Note: Update to the latest version of AdvantageScope and WPILib before attempting to use URCL data with SysId.

  1. After setting up URCL as shown above, configure the SysId routine using null for the mechanism log consumer. An example is shown below for Java. This configuration can be performed within the subsystem class.
// Create the SysId routine
var sysIdRoutine = new SysIdRoutine(
  new SysIdRoutine.Config(),
  new SysIdRoutine.Mechanism(
    (voltage) -> subsystem.runVolts(voltage.in(Volts)),
    null, // No log consumer, since data is recorded by URCL
    subsystem
  )
);

// The methods below return Command objects
sysIdRoutine.quasistatic(SysIdRoutine.Direction.kForward);
sysIdRoutine.quasistatic(SysIdRoutine.Direction.kReverse);
sysIdRoutine.dynamic(SysIdRoutine.Direction.kForward);
sysIdRoutine.dynamic(SysIdRoutine.Direction.kReverse);

// AdvantageKit users should log the test state using the following configuration
new SysIdRoutine.Config(
  null, null, null,
  (state) -> Logger.recordOutput("SysIdTestState", state.toString())
)

  1. Run the SysId routine on the robot. The SysId commands can be configured as auto routines or connected to a button trigger.

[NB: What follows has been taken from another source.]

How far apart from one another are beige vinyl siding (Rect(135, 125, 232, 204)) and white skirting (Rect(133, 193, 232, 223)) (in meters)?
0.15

  2. Download the log file and open it in AdvantageScope. In the menu bar, go to "File" > "Export Data...". Set the format to "WPILOG" and the field set to "Include Generated". Click the save icon and choose a location to save the log.

Note: The log file from the robot must be opened and exported by AdvantageScope before opening it using the SysId analyzer. This is required to convert the CAN data recorded by URCL to a format compatible with SysId.

  1. Open the SysId analyzer by searching for "WPILib: Start Tool" in the VSCode command palette and choosing "SysId" (or using the desktop launcher on Windows). Open the exported log file by clicking "Open data log file..."

  2. Choose the following fields below to run the analysis using the default encoder. Position and velocity data from secondary encoders can also be used (alternate, external, analog, absolute, etc).

    • Position = "NT:/URCL/<Device>/MotorPositionRotations"
    • Velocity = "NT:/URCL/<Device>/MotorVelocityRPM"
    • Voltage = "NT:/URCL/<Device>/AppliedOutputVoltage"

Note: The gains produced by SysId will use the units the Spark Max/Flex is configured to report (using setPositionConversionFactor and setVelocityConversionFactor). By default, these are rotations and RPM with no gearing applied. If the units used when recording data do not match the desired units, the scaling can be adjusted in SysId during analysis.